Reinforcement Learning with Quasi-Hyperbolic Discounting
S. R. Eshwar, Mayank Motwani, Nibedita Roy, Gugan Thoppe
TL;DR
The paper addresses time-inconsistent behavior induced by quasi-hyperbolic discounting in reinforcement learning and proposes a model-free method to identify Markov Perfect Equilibria (MPE) as stable policies. It introduces a two-timescale critic-actor algorithm that estimates QH Q-values and converges to an MPE when the joint process stabilizes, leveraging a differential inclusion framework to handle non-uniqueness in greedy policies. Theoretical results guarantee boundedness of the critic and, under suitable conditions, convergence to an MPE, with practical validation in an inventory-management scenario that reveals multiple MPEs with varying profitability.
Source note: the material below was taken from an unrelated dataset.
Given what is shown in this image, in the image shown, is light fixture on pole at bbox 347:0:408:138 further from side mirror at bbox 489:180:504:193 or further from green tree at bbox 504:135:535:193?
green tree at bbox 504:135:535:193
This work advances the practical application of QH-discounted RL by providing a principled, model-free approach to equilibrium policy discovery and demonstrates its potential for human-behavior-inspired decision-making models.
Abstract
Reinforcement learning has traditionally been studied with exponential discounting or the average reward setup, mainly due to their mathematical tractability. However, such frameworks fall short of accurately capturing human behavior, which has a bias towards immediate gratification. Quasi-Hyperbolic (QH) discounting is a simple alternative for modeling this bias. Unlike in traditional discounting, though, the optimal QH-policy, starting from some time $t_1,$ can be different to the one starting from $t_2.$ Hence, the future self of an agent, if it is naive or impatient, can deviate from the policy that is optimal at the start, leading to sub-optimal overall returns. To prevent this behavior, an alternative is to work with a policy anchored in a Markov Perfect Equilibrium (MPE). In this work, we propose the first model-free algorithm for finding an MPE. Using a two-timescale analysis, we show that, if our algorithm converges, then the limit must be an MPE. We also validate this claim numerically for the standard inventory system with stochastic demands. Our work significantly advances the practical application of reinforcement learning.